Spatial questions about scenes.
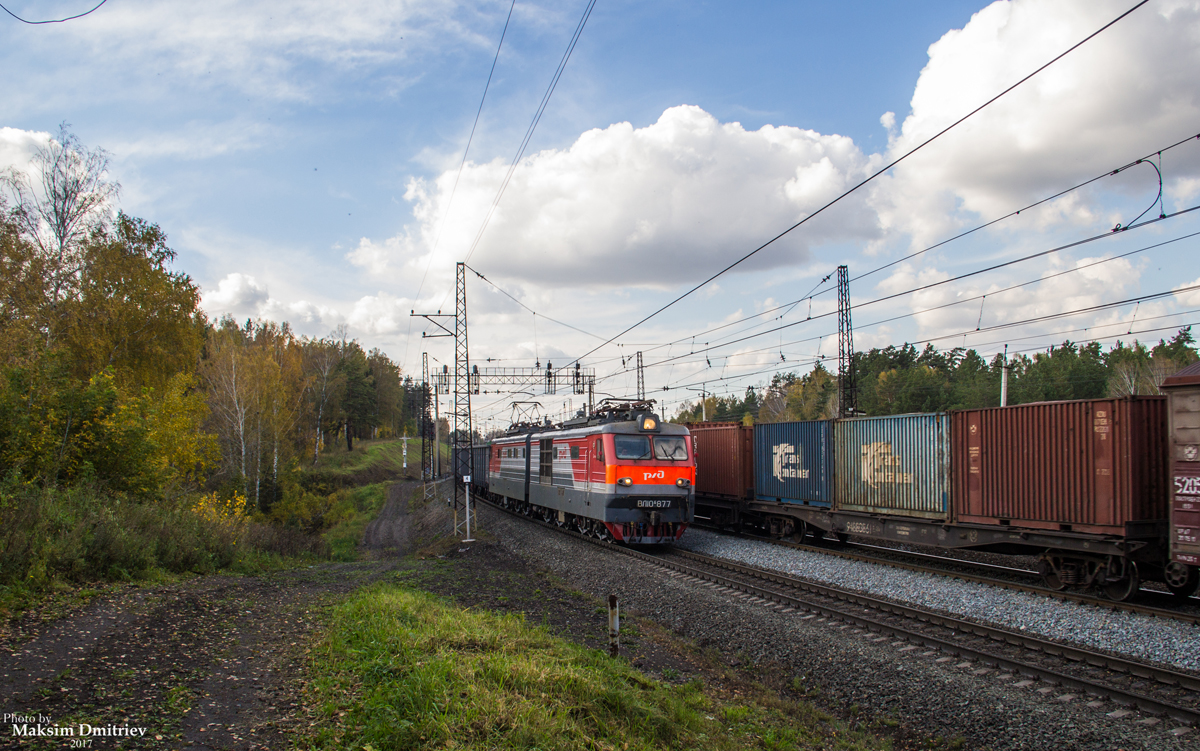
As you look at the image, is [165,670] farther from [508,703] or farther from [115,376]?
[115,376]

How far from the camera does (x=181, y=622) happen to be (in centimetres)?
788

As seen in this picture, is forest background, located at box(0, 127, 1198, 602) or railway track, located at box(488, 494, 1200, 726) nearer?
railway track, located at box(488, 494, 1200, 726)

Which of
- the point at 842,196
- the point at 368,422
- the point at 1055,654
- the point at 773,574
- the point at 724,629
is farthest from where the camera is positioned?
the point at 368,422

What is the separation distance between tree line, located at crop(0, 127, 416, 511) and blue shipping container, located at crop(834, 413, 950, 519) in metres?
16.5

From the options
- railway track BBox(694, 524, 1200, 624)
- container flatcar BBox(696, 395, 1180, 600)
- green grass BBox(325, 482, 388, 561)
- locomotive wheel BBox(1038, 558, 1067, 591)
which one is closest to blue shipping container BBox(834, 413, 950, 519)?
container flatcar BBox(696, 395, 1180, 600)

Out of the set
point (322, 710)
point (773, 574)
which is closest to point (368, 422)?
point (773, 574)

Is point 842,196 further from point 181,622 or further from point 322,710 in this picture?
point 181,622

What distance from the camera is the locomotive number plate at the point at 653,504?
50.8 ft

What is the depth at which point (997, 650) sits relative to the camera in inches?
298

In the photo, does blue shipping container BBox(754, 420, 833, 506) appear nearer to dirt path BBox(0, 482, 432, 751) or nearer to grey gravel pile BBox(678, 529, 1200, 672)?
grey gravel pile BBox(678, 529, 1200, 672)

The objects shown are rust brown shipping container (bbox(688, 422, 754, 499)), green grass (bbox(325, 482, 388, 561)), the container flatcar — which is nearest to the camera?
the container flatcar

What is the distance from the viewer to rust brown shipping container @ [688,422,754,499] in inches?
730

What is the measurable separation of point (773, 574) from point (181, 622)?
31.1ft

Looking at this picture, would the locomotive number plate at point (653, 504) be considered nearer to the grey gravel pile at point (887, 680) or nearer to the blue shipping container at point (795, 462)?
the blue shipping container at point (795, 462)
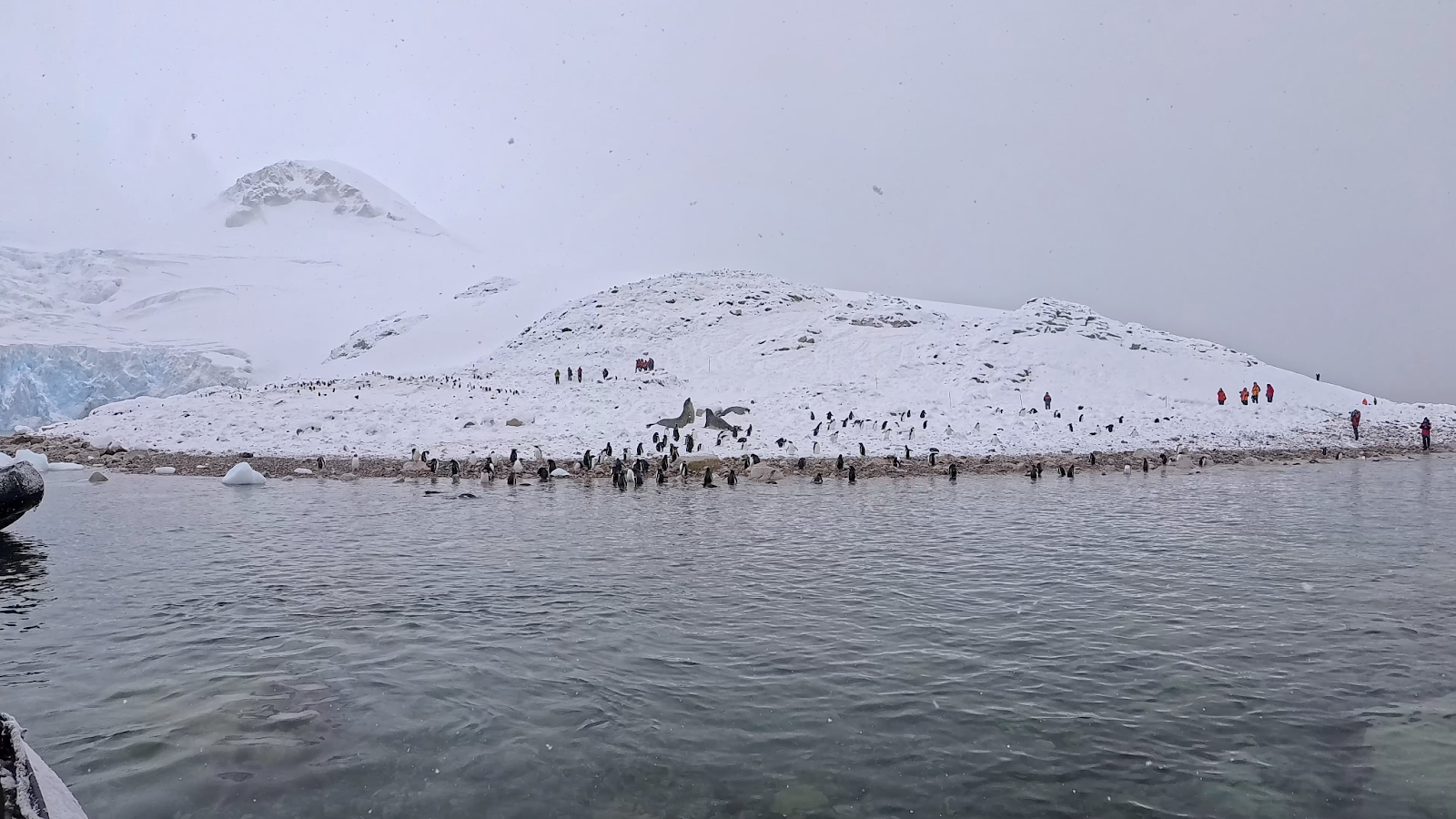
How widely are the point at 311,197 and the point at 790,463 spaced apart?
475ft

Prompt. Can you retype the material from the line containing "What is the distance" through the end, inclusive, leaving out the pictures?

Result of this exercise.
What is the distance from the viewer to rust brown shipping container @ [688,422,754,499] in inches?
730

What is the measurable separation of point (773, 574) from point (181, 622)?
31.1ft

Looking at this picture, would the locomotive number plate at point (653, 504) be considered nearer to the grey gravel pile at point (887, 680) or nearer to the blue shipping container at point (795, 462)?
the blue shipping container at point (795, 462)
How widely are the point at 311,197 and the point at 790,463 spaced apart?
475ft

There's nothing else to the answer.